Day 4: It's Gotta Be Andy

December 4: Favorite Christmas Song

It changes. This year it's "Christmas Holiday." There's an urgency, an eager anticipation that really appeals to me this year.

"Yuletide! Good cheer! Christmas is here!"

While the song may change year-to-year, my favorite holiday artist never does. Andy Williams. Between Thanksgiving and New Year's Day, I want to hear Andy Williams every day.

When I was a kid, I fantasized like mad about spending Christmas with Andy as his family. I knew them from his annual holiday show: they were a big clan, they sang, they never fought. Of course, in 1976 the ex-Mrs. Williams shot her lover, so I guess no one is as they seem.

But let's not allow that pesky reality to harsh our holiday buzz!

To play along with this challenge, click here.

Day 3: The Truth Is Out There

December 3: How/when did you find out Santa isn't real
Throughout the Christmas break from Kindergarten, I started questioning.
•  Why does Santa use the same wrapping paper and gift tags as my mom?
•  Why did the kids down the block get so much less? Does Santa give less to kids in big families?
My mother remembered it as me "challenging" her, but at this point I still believed. I wanted answers, that's all. For the following Christmas, my mom purchased separate "Santa paper" and the gift tag became just squares of paper that she wrote with her left hand. In retrospect, I'm touched by how much work she put into maintaining the illusion.

Alas, by then (first grade) the jig was up. Too many kids at school were starting to question at well. I don't remember their specific queries, but they were different than mine. That meant there were a lot of unresolved issues! For me, the last straw was the adhesive where price stickers had obviously been. If elves made this toy, why does the package have a price sticker?

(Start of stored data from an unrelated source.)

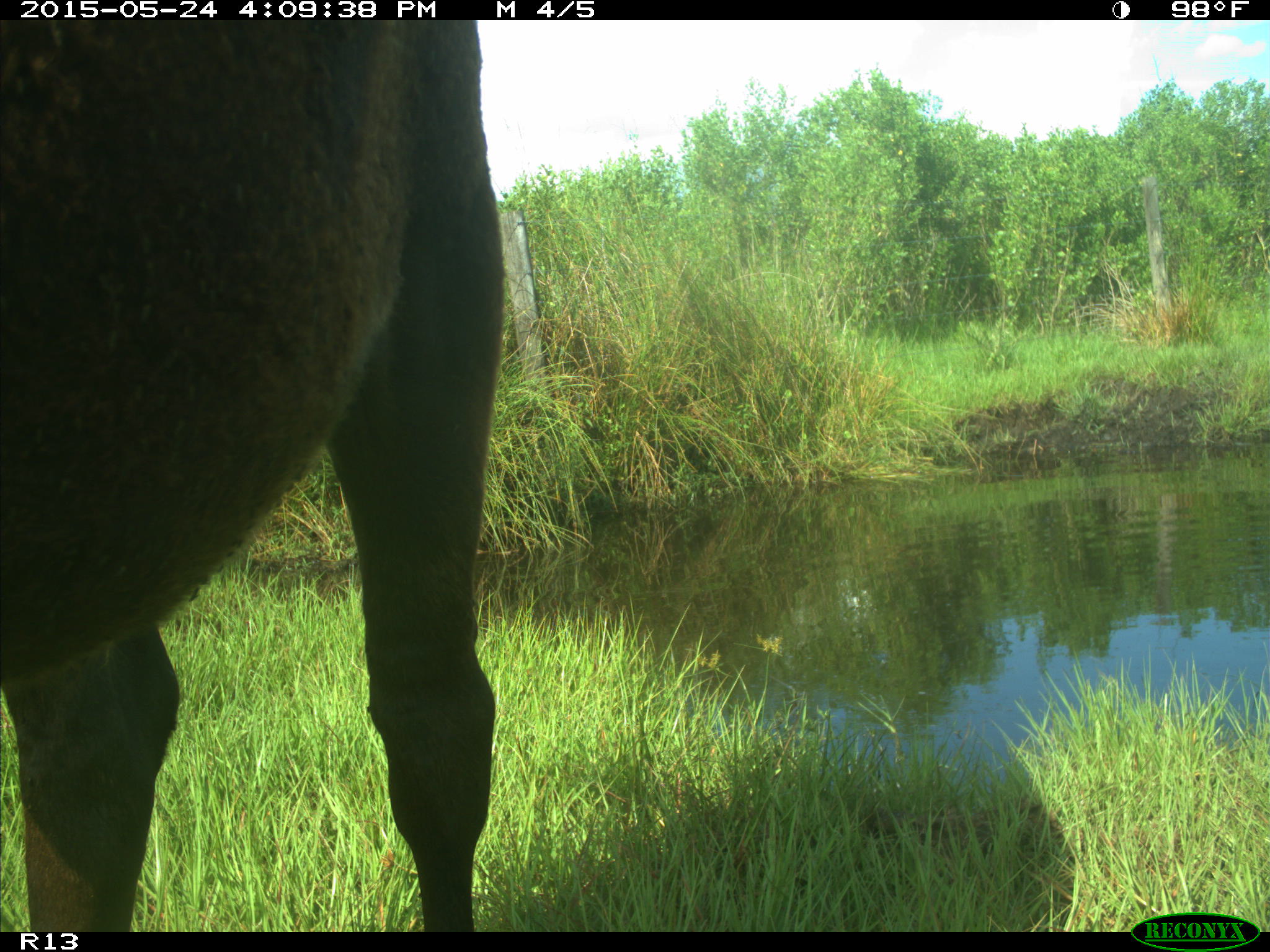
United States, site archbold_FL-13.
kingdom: Animalia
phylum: Chordata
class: Mammalia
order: Artiodactyla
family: Bovidae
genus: Bos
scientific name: Bos taurus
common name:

So, just before Christmas in second grade, my parents sat my sister and I down in my room and told us the truth. My dad -- in a move remarkably thoughtful for a man who was so uncomfortable parenting -- read us a condensced version of the New York newspaper's "Yes, Virginia, There Is a Santa Claus" editorial. 
"Yeah, yeah," I was thinking. "Now get out of my room. This is weird."

My older sister, however, was a different case. A third grader, remember. She was shattered. She cried, really cried. Red face and snots. 

It was not the first time I thought she was an idiot.

To play along with this challenge, click here.
December 2: My 2012 Wish List

What I wanted then, I still want now: Homemade gingerbread! Men would be optimal, but I'll happily accept a gingerbread loaf or plain old round cookies.

My niece is an exceptional cook and simply refuses to make it for me. She says the kind I'll "settle" for are not the type she wants to make and she simply doesn't have time to make them the way she wants to. It also amuses her that I want them so badly. Last year she gave me ginger beer. The year before that it was a box of a gazillion little store-bought gingerbread stars. I don't recall what she did in 2013, but I'm sure this year she'll come up with yet another way to taunt me.